Apr 18 2018
A new mathematical model can predict the effectiveness of microbiome therapies that manipulate the immune system through live bacteria and could help doctors choose the most appropriate treatment for people with inflammatory or allergic diseases, a study in eLife reveals.
Until now, it was experimentally intractable to identify the optimal combination of bacteria that would generate the desired anti-inflammatory treatment response. But researchers have now developed a model that predicted the most effective treatment in mice.
Introduction of therapeutically potent bacteria into patients with infections or metabolic diseases is an emerging approach with great promise. But there are two challenges standing in the way of its success. First, the bacteria must be able to set up home alongside the already resident microbes. Second, in the context of autoimmune diseases, they must stimulate a range of immune responses that dampen down unwanted inflammation. This study focused on stimulating one such group of immune cells called regulatory T-cells, or Tregs.

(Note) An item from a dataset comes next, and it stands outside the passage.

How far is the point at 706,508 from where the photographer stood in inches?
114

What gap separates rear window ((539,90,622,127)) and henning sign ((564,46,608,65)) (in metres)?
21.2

Single bacterial strains are less effective than groups of different strains. But testing the huge number of potential bacterial combinations experimentally simply isn't feasible.
"In previous work, our collaborators and paper co-authors identified 17 different strains of bacteria that can generate the required immune response, but determining the best combinations from these strains would need more than 130,000 independent experiments," explains senior author Professor Vanni Bucci, Assistant Professor at the University of Massachusetts at Dartmouth, USA. "The goal of this study was to develop a mathematical model to rapidly and systematically select groups of bacteria that would optimally produce the desired immune response."
The team built a model using published and newly generated data showing which bacterial strains were most efficient at colonizing the gut and at stimulating Treg cells in germ-free mice, both individually and together. They then combined this model with another that predicts the growth and expansion of bacterial colonies in mice over time.
This allowed them to determine both the growth of each bacterial strain in the mice, and the extent of each strain's contribution to the increase in Treg immune cells. Based on this, they developed a way of scoring how well groups of bacteria colonize together and stimulate an immune response. They then tested every possible bacterial combination generating a ranked list of bacterial combinations.
To measure the model's accuracy, they tested five different four-strain combinations of bacteria in germ-free mice. They found that the bacterial combinations with the highest scores predicted by the model not only stimulated immune cells more potently, but also colonized more stably the gut - proving the value of including both measures in the model.
"Treatment of immune or inflammatory diseases is not necessarily achieved by targeting a single biological function but will require simultaneous manipulation of multiple processes within the host-immune system," said lead author Dr Richard Stein, Research Associate at the Dana-Farber Cancer Institute, USA. "To our knowledge, this is the first model that allows for the simultaneous prediction of the dynamics of both the microbiota and the immune response. It can be considered a stepping stone to the development and rational design of microbiome therapies."